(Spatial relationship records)
● ● ● ●

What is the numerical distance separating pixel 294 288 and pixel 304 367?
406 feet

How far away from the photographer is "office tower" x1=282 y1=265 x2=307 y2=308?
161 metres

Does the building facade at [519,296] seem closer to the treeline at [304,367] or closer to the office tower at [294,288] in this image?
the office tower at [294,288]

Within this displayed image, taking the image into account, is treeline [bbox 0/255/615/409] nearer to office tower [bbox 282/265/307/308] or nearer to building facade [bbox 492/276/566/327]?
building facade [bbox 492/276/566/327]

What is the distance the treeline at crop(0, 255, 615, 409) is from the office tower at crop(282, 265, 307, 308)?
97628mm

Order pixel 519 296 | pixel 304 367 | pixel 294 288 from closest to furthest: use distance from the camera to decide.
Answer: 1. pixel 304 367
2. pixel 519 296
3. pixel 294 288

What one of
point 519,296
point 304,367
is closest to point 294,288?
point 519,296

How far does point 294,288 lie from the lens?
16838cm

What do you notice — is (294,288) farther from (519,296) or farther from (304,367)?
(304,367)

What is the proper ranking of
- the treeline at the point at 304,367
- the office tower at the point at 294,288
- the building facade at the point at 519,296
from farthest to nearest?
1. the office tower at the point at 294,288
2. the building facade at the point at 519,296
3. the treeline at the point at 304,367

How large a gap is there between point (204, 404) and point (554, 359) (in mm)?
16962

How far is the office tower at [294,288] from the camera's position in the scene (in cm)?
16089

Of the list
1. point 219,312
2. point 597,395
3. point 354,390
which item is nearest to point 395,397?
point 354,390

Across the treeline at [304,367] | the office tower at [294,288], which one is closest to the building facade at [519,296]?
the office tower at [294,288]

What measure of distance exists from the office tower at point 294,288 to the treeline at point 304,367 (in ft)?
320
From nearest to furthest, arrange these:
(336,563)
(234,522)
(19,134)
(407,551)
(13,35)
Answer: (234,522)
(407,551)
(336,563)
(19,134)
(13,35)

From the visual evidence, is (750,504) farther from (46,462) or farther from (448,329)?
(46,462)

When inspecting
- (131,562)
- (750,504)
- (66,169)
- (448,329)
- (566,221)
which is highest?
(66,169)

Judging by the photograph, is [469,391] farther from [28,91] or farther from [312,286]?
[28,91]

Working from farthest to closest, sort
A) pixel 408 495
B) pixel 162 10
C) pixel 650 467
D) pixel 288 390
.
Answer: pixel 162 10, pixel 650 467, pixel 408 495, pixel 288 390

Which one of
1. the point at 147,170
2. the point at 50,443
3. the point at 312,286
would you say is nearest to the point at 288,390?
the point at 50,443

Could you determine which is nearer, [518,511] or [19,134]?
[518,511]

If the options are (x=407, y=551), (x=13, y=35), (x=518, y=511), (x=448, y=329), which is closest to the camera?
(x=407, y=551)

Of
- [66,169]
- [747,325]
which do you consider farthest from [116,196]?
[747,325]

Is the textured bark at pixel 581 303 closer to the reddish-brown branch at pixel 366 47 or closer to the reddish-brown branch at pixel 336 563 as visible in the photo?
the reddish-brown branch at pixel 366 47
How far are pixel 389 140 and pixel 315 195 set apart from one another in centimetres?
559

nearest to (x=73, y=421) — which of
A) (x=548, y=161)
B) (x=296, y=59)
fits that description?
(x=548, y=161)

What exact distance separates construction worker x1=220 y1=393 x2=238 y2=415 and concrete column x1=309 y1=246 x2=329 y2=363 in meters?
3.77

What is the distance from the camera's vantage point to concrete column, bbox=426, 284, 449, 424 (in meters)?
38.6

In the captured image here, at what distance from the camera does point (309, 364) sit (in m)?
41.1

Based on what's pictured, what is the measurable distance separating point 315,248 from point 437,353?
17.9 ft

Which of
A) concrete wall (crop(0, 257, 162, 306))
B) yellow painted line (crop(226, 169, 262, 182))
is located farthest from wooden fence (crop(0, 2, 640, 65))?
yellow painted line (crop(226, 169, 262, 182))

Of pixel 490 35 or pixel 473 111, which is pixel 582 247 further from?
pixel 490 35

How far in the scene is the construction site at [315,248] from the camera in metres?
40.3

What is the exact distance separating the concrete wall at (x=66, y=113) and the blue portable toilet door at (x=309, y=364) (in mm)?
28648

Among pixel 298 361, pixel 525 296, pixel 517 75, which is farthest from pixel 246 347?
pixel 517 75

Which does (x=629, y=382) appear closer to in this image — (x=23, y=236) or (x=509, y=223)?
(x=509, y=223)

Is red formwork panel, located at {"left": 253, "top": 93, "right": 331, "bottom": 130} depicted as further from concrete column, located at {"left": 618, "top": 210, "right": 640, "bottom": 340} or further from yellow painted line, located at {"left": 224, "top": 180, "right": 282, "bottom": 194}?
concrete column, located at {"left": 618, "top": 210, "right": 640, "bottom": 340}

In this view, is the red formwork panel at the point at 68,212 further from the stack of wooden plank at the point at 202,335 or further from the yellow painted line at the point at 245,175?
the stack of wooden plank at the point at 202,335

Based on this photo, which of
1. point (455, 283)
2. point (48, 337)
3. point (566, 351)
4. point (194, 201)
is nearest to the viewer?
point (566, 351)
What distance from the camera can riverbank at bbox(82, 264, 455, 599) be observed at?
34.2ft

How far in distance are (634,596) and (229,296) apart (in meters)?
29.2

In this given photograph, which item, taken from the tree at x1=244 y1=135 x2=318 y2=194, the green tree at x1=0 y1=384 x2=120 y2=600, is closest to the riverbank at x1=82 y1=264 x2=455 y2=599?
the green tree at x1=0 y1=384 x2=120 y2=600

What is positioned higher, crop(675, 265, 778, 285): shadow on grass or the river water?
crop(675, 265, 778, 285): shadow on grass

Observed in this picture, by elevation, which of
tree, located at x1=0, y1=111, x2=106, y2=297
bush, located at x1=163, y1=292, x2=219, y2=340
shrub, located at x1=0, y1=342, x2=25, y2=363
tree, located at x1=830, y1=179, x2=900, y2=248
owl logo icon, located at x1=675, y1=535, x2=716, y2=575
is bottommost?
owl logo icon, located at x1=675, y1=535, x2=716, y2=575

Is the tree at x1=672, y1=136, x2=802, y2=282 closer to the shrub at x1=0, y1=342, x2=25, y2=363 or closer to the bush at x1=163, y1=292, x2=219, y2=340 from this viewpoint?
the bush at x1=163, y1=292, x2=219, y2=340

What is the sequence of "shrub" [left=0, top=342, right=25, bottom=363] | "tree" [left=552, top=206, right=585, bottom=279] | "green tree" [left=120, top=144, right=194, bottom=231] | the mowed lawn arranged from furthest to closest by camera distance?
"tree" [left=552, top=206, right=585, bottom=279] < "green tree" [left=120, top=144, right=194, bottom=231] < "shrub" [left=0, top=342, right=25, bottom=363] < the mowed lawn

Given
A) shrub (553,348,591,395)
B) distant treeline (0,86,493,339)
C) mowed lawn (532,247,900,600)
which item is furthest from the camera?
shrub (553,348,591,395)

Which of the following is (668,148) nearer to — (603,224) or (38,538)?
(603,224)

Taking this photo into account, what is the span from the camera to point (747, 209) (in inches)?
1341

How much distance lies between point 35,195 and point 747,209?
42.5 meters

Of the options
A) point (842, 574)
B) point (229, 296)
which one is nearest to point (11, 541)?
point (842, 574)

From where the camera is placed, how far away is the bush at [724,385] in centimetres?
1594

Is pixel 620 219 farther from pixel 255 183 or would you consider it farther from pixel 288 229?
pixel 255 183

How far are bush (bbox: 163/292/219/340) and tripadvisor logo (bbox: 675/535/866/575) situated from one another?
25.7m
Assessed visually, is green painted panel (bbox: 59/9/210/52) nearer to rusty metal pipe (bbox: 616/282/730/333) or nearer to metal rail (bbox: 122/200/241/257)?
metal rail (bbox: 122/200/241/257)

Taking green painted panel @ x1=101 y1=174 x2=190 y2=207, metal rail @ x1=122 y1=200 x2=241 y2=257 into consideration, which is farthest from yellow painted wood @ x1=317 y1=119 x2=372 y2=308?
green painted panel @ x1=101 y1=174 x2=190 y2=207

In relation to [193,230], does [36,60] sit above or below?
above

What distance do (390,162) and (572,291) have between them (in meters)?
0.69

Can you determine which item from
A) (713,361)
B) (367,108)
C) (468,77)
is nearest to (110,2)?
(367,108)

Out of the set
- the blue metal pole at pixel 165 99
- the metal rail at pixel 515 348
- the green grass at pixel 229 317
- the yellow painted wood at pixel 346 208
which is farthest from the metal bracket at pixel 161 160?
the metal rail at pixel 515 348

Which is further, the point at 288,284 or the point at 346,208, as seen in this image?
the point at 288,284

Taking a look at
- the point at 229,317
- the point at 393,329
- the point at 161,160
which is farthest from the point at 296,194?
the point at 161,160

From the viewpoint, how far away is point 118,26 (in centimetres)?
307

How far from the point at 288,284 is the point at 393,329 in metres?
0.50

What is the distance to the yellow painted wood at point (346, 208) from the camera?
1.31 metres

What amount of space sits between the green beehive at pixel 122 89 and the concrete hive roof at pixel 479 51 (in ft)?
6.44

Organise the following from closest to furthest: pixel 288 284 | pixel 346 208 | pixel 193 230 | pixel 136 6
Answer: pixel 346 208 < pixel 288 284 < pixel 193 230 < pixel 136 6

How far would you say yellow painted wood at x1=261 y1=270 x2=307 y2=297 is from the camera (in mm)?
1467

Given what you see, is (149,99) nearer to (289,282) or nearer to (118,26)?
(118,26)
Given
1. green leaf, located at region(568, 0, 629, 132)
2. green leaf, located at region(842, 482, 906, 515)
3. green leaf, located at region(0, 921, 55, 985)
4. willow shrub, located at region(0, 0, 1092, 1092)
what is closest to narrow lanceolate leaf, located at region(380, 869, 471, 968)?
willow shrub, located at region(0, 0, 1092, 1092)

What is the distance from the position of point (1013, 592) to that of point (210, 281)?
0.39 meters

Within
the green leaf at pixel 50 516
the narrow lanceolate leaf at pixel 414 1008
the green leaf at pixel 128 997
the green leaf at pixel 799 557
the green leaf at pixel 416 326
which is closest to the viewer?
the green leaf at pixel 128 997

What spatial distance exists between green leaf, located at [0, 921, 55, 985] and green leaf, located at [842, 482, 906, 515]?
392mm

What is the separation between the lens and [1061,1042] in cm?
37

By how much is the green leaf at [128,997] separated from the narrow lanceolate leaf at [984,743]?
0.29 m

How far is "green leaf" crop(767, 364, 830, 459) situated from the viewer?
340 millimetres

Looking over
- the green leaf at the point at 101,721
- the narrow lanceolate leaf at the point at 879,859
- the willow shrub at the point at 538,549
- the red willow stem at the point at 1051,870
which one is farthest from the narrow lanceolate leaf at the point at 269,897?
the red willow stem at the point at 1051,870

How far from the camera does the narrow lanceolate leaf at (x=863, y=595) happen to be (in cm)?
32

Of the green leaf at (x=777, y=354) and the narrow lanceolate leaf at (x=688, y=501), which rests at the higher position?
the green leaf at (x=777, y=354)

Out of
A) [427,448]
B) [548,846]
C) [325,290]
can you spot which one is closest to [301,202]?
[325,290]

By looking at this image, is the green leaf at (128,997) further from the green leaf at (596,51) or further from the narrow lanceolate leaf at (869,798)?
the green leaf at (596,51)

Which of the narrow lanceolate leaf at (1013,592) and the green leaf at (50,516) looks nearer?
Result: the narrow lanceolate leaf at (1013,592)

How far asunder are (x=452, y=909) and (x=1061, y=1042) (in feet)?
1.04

● ● ● ●

_Work to be completed:_ Repeat, without changes, every line from the one that contains "How far from the camera" through the final line of the data.

_The completed task:_
How far from the camera does the narrow lanceolate leaf at (x=863, y=595) happen to be (in cm)?
32

Of the green leaf at (x=777, y=354) and the narrow lanceolate leaf at (x=688, y=501), which rests at the higher position?
the green leaf at (x=777, y=354)

Out of
A) [427,448]
B) [548,846]
C) [325,290]
can you spot which one is closest to [301,202]?
[325,290]

By looking at this image, is the green leaf at (128,997) further from the green leaf at (596,51) or further from the narrow lanceolate leaf at (869,798)?
the green leaf at (596,51)

Which of the narrow lanceolate leaf at (1013,592) and the green leaf at (50,516) looks nearer?
Result: the narrow lanceolate leaf at (1013,592)

How far asunder are (x=452, y=909) and (x=1061, y=1042) (in feet)?
1.04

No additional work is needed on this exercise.